I wished this worked, but it generally doesn’t. This is a perfect example of how we misdiagnose miscommunication problems. It doesn’t matter if we are communicating orally, in writing or visually, we often have a hard time figuring out the right things to do to communicate properly.
One of the steps I take when I want to improve an area of my life is to consult an expert. Therefore, I’ve gone to some of the greatest communicators in history to get their advice.
I’ve collected their quotes and distilled from them 10 powerful fundamentals to help us avoid miscommunication. I know you’ll find these helpful.

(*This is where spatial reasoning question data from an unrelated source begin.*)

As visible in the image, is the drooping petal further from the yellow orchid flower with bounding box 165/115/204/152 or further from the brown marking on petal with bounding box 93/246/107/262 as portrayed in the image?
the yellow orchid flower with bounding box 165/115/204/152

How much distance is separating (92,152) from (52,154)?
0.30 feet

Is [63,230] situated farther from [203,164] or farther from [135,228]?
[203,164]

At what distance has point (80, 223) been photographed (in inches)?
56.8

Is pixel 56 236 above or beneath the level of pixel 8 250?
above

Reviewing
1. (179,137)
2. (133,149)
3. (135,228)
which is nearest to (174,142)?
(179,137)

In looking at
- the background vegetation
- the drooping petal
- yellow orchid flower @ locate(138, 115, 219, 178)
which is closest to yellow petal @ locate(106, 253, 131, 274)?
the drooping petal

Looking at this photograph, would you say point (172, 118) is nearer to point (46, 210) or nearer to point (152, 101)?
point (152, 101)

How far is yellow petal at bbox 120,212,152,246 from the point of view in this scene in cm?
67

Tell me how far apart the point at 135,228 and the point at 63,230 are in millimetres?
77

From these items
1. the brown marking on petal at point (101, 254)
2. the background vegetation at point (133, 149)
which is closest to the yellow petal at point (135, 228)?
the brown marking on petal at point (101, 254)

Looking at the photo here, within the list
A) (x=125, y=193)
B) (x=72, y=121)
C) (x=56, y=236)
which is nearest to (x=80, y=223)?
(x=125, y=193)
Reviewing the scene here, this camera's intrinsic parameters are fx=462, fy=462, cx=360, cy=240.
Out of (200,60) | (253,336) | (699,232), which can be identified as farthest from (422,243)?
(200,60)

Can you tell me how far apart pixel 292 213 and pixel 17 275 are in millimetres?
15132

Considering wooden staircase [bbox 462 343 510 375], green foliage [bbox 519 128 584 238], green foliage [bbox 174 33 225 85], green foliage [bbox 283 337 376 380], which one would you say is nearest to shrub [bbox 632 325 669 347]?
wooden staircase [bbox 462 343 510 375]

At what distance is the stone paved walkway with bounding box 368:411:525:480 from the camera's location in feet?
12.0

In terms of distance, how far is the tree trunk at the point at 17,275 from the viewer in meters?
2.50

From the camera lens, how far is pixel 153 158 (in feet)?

1. Never Assume You Were Heard Correctly
“The single biggest problem in communication is the illusion that it has taken place.”
~ George Bernard Shaw
When your message is important, always check to be sure you were understood correctly. This alone will avoid a great deal of miscommunication. This is exactly why pilots have to repeat back to air traffic controllers the instructions they were just given. It avoids a lot of disastrous mistakes.
2. Don’t Let Your Emotions Take Over
“Speak when you are angry – and you’ll make the best speech you’ll ever regret.”
~ Dr. Laurence J. Peter
We are far better at communicating our desired message when we are calm, cool and collected. In the heat of the moment, we often say things we don’t really mean or say it in a way that confuses our listener. Always take time to compose yourself before you deliver an important message.
3. Account for Personal Differences
“To effectively communicate, we must realize that we are all different in the way we perceive the world and use this understanding as a guide to our communication with others.” ~ Anthony Robbins
Effective communicators tailor their message to their audience. Do you speak the same to a young child as you do to your spouse? Most of us do not. However, we also usually fail to go far enough in adapting our message to our intended listeners or readers. We really need to get inside their heads if we want to be heard.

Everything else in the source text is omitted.